A column I wrote for Memorial Day last month about the time that my dad spent at the Delta shipyard during World War II brought a good response. I received several emails from people whose fathers had worked in defense industries.

I could sense the pride in their letters. In some cases, there seemed to be a sense of relief that someone had validated the importance of their fathers’ service on the home front. (The emails were exclusively about fathers, but we also know the important role that women played in defense plants.)

There were men with conditions that made them ineligible for the draft, maybe partial deafness or poor vision, so they went to work in defense industries. One was a man from Golden Meadow who was hired as a shipyard guard in New Orleans because he was considered a good shot with a rifle.

As Dan Borné put it, these people “fought the war with a hard hat instead of a helmet.”

Borné is the president of the Louisiana Chemical Association, which has released a five-minute video called “Heroes on the Homefront” to commemorate the 70th anniversary of the D-Day invasion of Normandy, which is Friday.

In the video, Borné points out how fuel, synthetic rubber and aluminum oxide produced in Louisiana all were critical to the war effort. Borné’s own father worked at a synthetic rubber plant in Baton Rouge.

Without doubt, Louisiana’s best-known contribution to the war is the landing craft built by Higgins Industries in Michoud. It was crucial to the D-Day landings on Normandy.
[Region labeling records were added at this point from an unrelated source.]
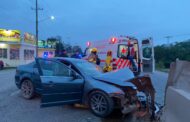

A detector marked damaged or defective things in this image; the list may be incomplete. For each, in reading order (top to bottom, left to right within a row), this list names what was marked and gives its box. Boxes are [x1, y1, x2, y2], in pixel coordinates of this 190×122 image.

damaged pickup truck [14, 57, 159, 118]
crumpled hood [93, 68, 136, 88]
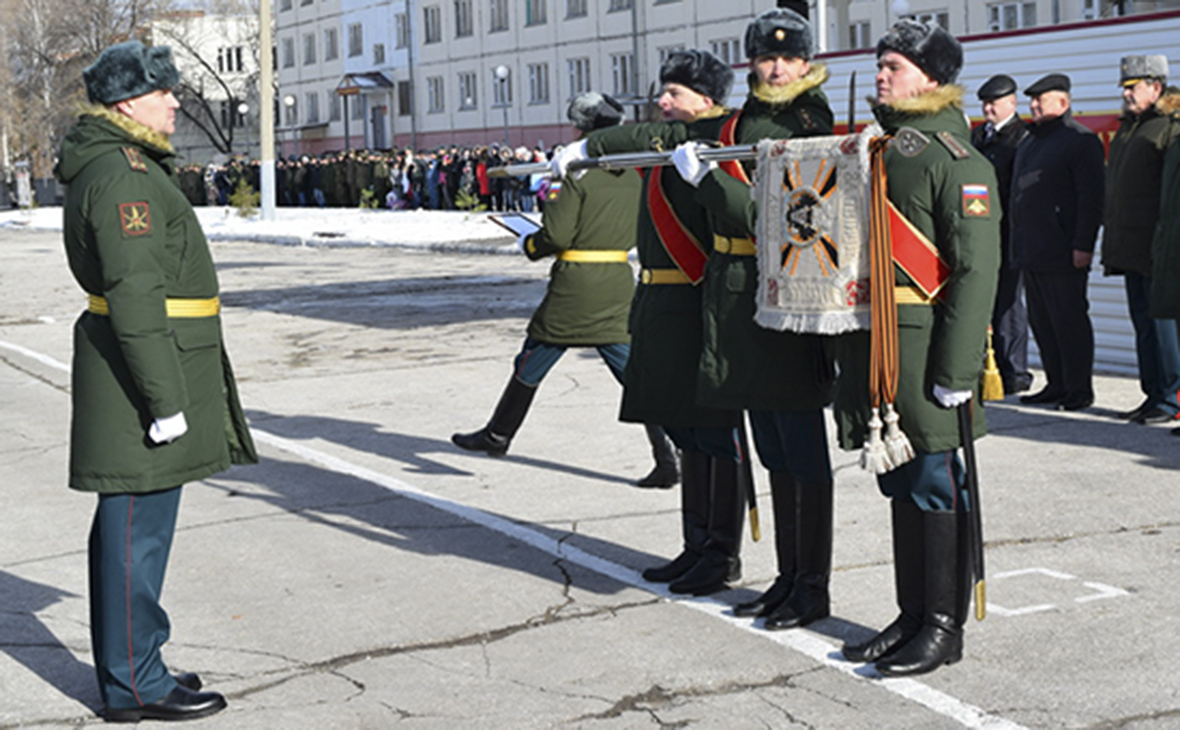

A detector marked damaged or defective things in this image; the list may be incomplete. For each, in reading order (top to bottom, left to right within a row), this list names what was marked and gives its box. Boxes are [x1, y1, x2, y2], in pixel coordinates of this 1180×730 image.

cracked asphalt pavement [0, 227, 1175, 726]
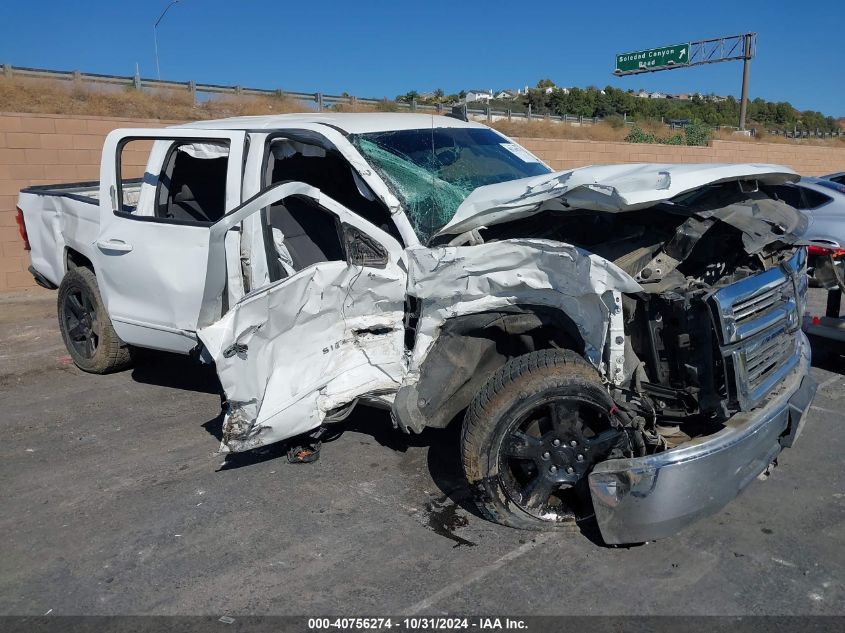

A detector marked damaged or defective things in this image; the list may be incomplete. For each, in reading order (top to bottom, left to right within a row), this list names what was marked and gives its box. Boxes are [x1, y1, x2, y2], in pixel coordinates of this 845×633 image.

damaged door panel [199, 180, 408, 452]
broken side mirror [342, 223, 390, 268]
crushed truck cab [14, 113, 816, 544]
shattered windshield [352, 127, 552, 241]
crumpled hood [436, 163, 796, 237]
damaged front bumper [588, 330, 816, 544]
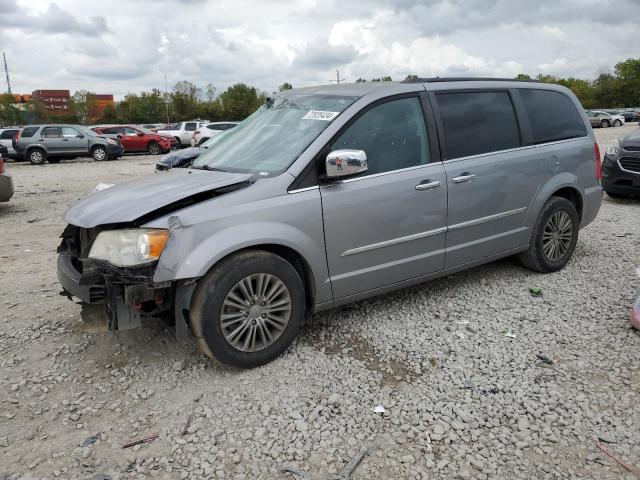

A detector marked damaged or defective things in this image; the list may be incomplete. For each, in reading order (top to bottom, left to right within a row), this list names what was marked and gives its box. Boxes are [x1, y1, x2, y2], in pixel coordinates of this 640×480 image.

damaged headlight [90, 229, 171, 266]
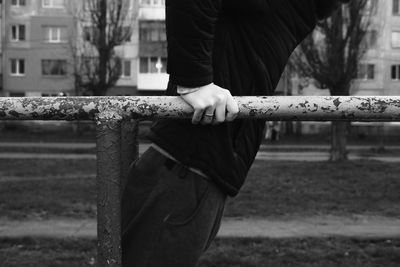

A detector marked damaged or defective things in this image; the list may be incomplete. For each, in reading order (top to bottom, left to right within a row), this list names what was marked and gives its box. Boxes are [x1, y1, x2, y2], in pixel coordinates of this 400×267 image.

rusty metal railing [0, 95, 400, 266]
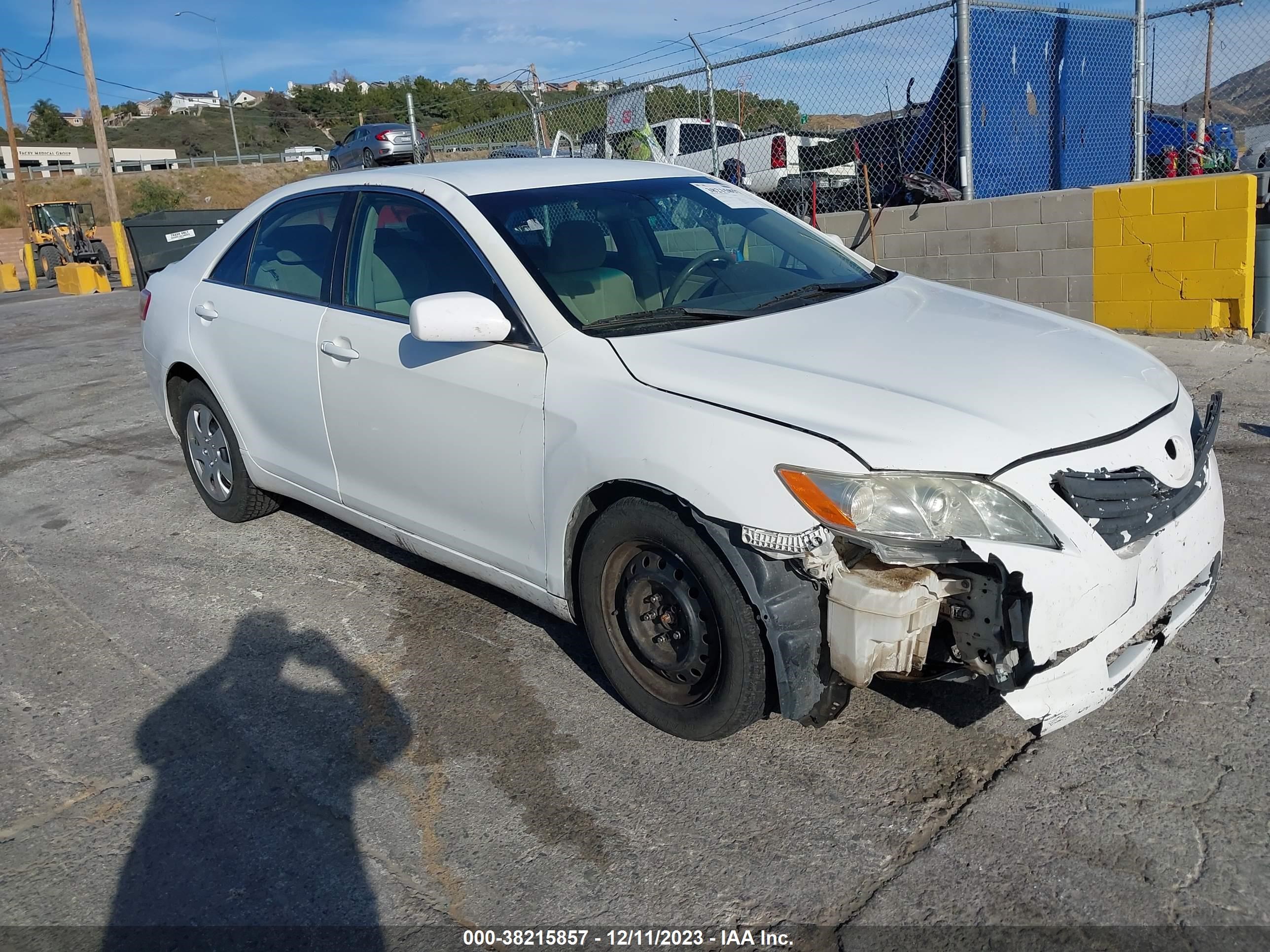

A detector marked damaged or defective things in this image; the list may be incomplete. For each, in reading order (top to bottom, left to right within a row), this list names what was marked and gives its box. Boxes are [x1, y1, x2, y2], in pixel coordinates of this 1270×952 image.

damaged white sedan [144, 161, 1223, 741]
front end damage [710, 392, 1223, 733]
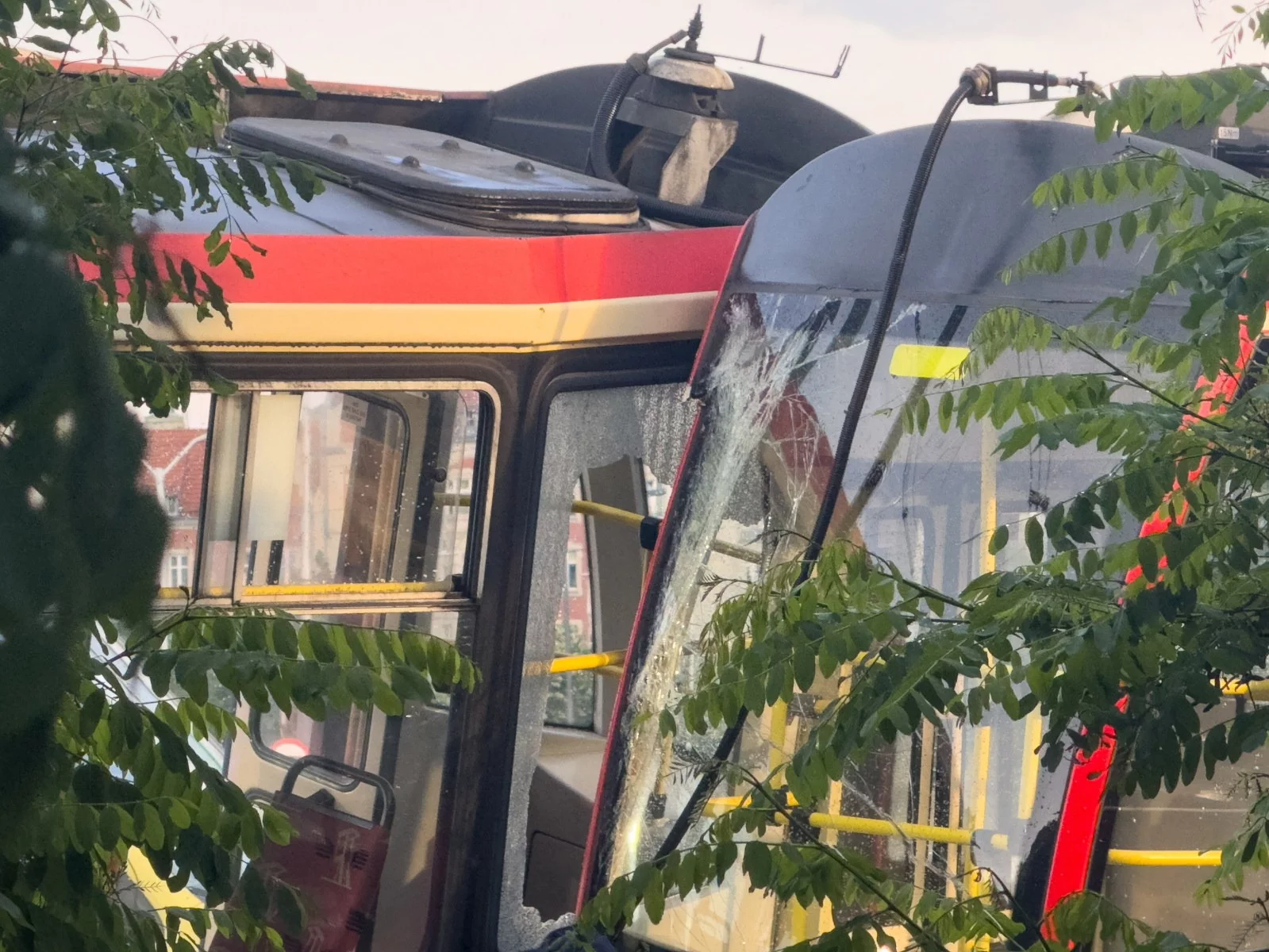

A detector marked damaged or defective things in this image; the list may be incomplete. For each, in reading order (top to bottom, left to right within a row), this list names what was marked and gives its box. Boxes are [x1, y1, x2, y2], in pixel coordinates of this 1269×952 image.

shattered windshield [606, 290, 1130, 952]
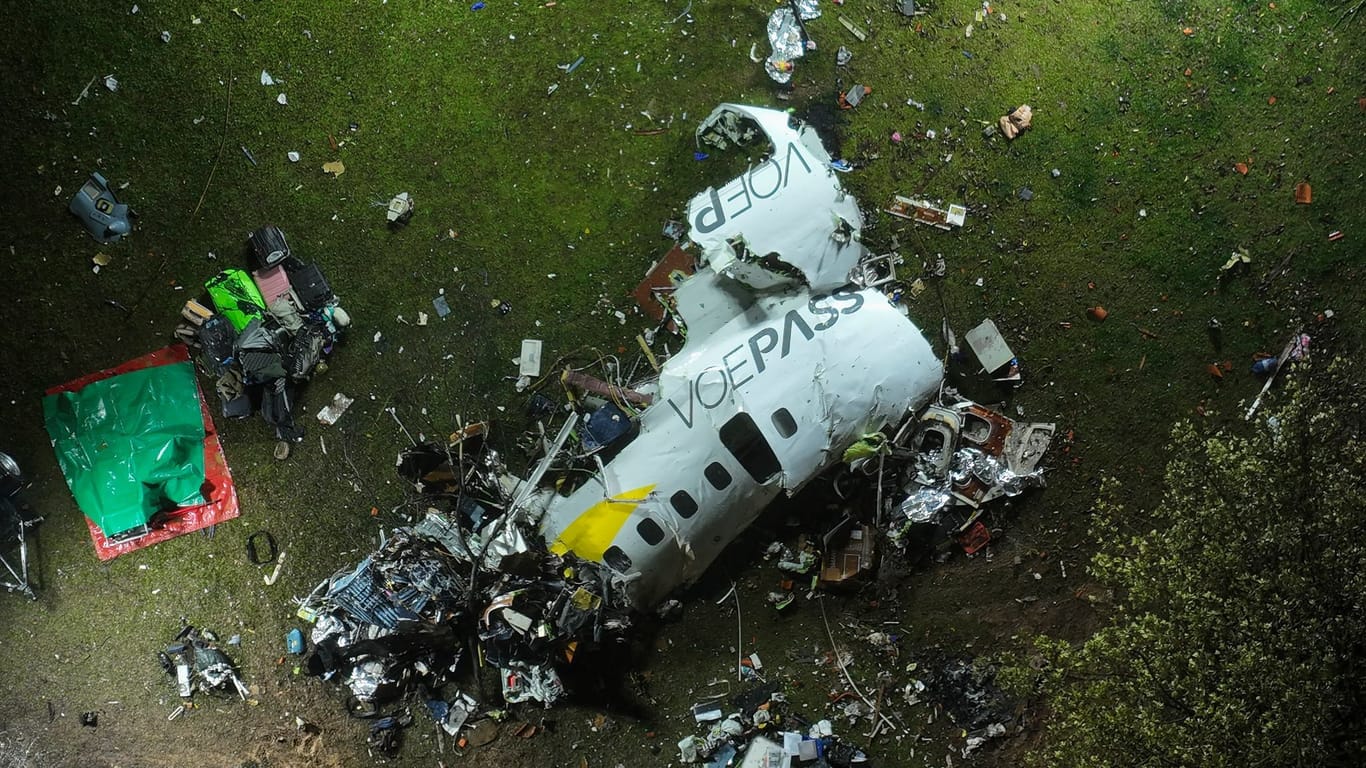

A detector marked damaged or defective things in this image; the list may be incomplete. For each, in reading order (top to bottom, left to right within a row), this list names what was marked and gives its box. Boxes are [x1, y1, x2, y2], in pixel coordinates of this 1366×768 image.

broken aircraft window [776, 408, 796, 438]
broken aircraft window [720, 414, 784, 480]
broken aircraft window [712, 460, 732, 488]
broken aircraft window [672, 488, 700, 520]
broken aircraft window [636, 516, 668, 544]
broken aircraft window [604, 544, 636, 572]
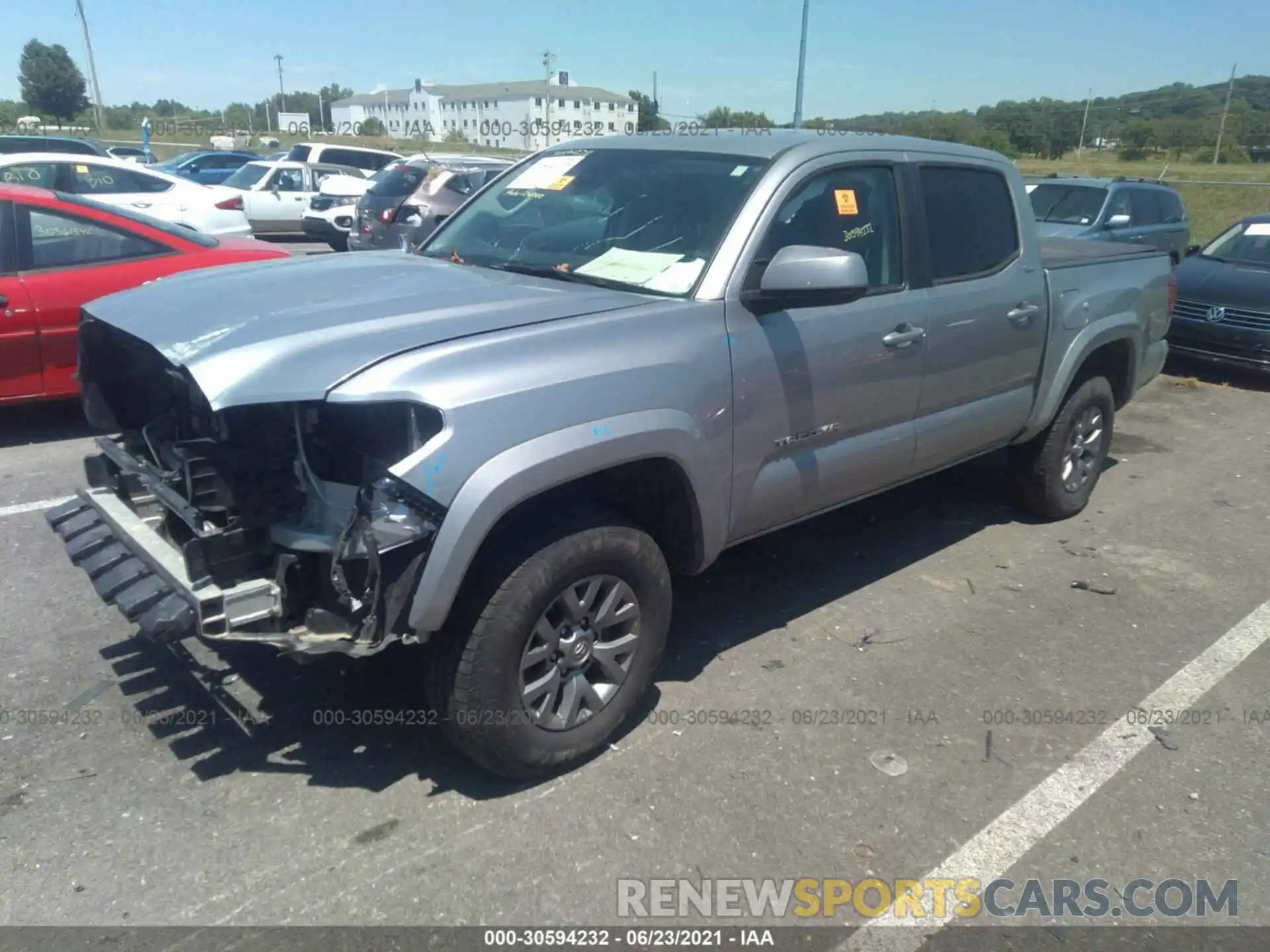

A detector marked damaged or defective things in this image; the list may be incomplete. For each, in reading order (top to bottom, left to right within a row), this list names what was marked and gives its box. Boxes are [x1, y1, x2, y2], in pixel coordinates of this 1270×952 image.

crumpled bumper [48, 492, 282, 648]
front-end collision damage [64, 317, 455, 656]
damaged hood [83, 249, 656, 410]
cracked asphalt [2, 257, 1270, 941]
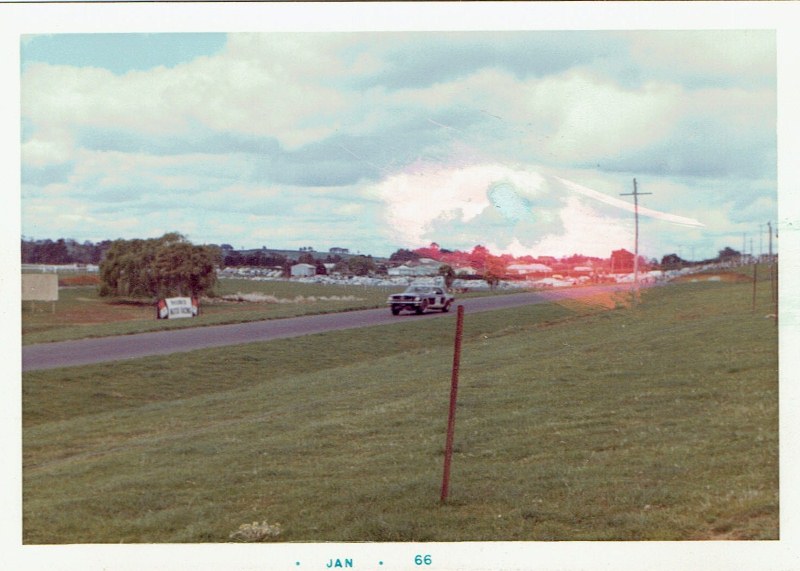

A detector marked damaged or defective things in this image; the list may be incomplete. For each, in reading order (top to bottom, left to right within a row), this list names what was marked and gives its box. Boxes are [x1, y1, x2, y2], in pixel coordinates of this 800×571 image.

rusty post [440, 306, 466, 502]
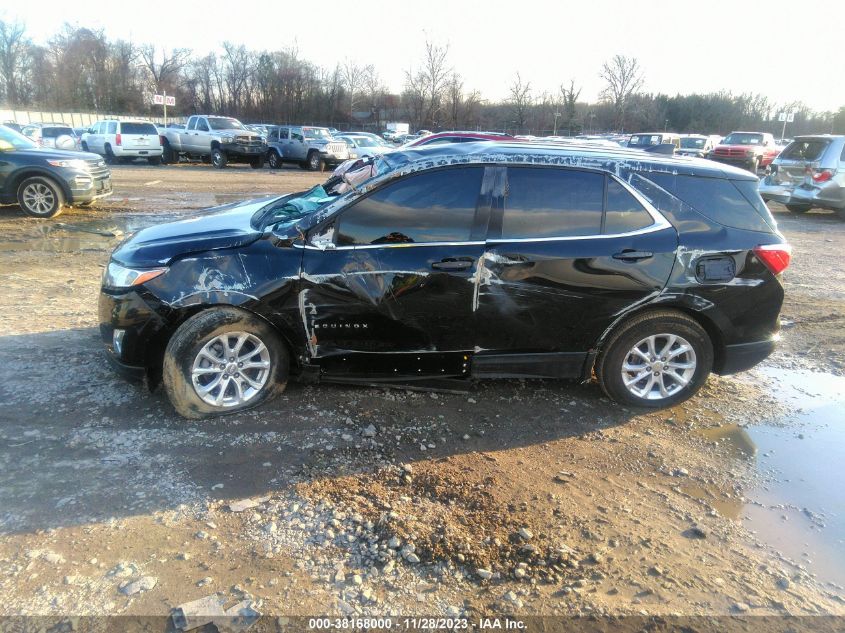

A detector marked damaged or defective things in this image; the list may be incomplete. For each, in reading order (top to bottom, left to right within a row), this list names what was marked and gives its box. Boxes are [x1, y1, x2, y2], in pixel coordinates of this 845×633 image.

damaged driver door [298, 165, 492, 378]
shattered window glass [334, 167, 482, 246]
collision damage [99, 141, 792, 418]
shattered window glass [502, 167, 600, 238]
There is an eerie line in an editorial that ran in The New York Times on June 7, 1944, the day after the invasion: “We have come to the hour for which we were born.”

With that sentence, The Times elevated the war effort to something of cosmic, even religious, importance, as if it were the greatest battle between good and evil since Lucifer rebelled. Any individual’s personal concerns were secondary to it.

Of the soldiers taking part in the invasion, the editorial says, “in this moment of pure light that burns away all trivial issues, they see the war aims with perfect clearness, and so do we.”

In “Casablanca,” Humphrey Bogart’s character expressed it in plainer English as he untangled the love triangle ensnaring him, Ingrid Bergman and Paul Henreid: “It doesn’t take much to see that the problems of three little people don’t amount to a hill of beans in this crazy world.”

People still had their own personal matters to deal with during the war, of course. People still got sick. Babies were born; old people died. Hearts were still broken.

Soldiers missed loved ones back home; people at home worried about spouses, lovers, siblings or children in battle. For those not in the military, there remained the general everyday concern of making a living in a world that hadn’t fully recovered from the Great Depression.

But no matter what was going on in their own lives, everyone was a cog in the bigger machinery that was fighting the monumental battle against the demonic evil that had overtaken Europe.

We can only guess how people will think of this war in a hundred years. Will its importance loom as large then as it does now?

That’s a question we can’t answer today. But as we remember that great battle while some who fought in it are still alive, we can also take pride in the fact that Louisiana’s heroes — whether in uniform or on the home front — played their part.

Dennis Persica’s email is dpersica

Editor’s note: This column was changed on June 6, 2014 to indicate that while a Louisiana plant produced aluminum oxide, which is used in producing aluminum, the metal itself was not manufactured in the state at that time.